In a separate development, Lambda Legal, ESPA, the Human Rights Campaign and other LGBTQ advocacy groups created the September 11 Gay & Lesbian Family Fund to provide some support to surviving same-sex partners who were ineligible for help from the federal relief fund program.
“The Family Fund was established in December  to help offset the discrimination gay and lesbian partners faced in obtaining benefits automatically afforded to surviving spouses, including Social Security and Workers Compensation survivor benefits and compensation under the Federal 9/11 Victims Compensation Fund,” ESPA said in a statement.
Among the other gay people known to have lost their lives in the 9/11 attacks was Father Mychal Judge, 68, a Franciscan priest who served as a Catholic chaplain for the New York City Fire Department. According to the National Catholic Reporter, Judge rushed to the scene of the World Trade Center to assist firefighters shortly before the Twin Towers collapsed. He was fatally struck by debris falling from the south tower while giving last rites to a fallen firefighter, the Catholic publication reported this week.

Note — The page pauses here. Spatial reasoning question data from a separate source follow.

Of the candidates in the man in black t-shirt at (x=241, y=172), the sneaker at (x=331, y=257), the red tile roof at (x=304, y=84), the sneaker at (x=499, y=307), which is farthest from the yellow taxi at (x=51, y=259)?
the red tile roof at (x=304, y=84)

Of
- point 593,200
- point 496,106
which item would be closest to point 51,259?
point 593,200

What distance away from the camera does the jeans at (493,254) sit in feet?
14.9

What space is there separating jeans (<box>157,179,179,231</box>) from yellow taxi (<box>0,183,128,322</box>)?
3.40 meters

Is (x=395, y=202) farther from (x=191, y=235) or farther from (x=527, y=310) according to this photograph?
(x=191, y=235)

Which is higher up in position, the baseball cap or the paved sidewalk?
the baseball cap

“He was a decent, wonderful human being,” said New York gay journalist Andy Humm, who had interviewed Judge for LGBT related stories prior to the 9/11 attacks. “When gays were kept out of the St. Patrick’s Day Parade, he gave me an interview on the street telling me how terrible it was for us to be discriminated against and for the church to be doing it,” Humm told the Blade.
“I saw him at many demonstrations for gay and AIDS causes, showing up in his Franciscan monk’s cassock,” said Humm. “And he was equally beloved by the Fire Department, there at every major fire tragedy in the city, lending moral support to firefighters.”
New Ways Ministries, the Maryland based LGBTQ Catholic group that advocates for LGBTQ supportive policies within the church, has announced it is reaching out to other faith-based organizations, asking them to form an association to call on the Catholic Church to officially recognize Fr. Judge as a saint by canonizing him.
Francis DeBernardo, New Ways Ministries’ executive director, has written a biography of Judge, which the group says will be published in March 2022 by Liturgical Press, one of the larger Catholic publishers.
A gay couple from California, Daniel Brandhorst and Ronald Gamboa, and their adopted son, David Brandhorst, were among those who died aboard the United Airlines flight that crashed in Pennsylvania. The Los Angeles Times reported that Brandhorst, a lawyer and Gamboa, the manager of a Santa Monica Gap store, had adopted 3-year-old David when he was an infant.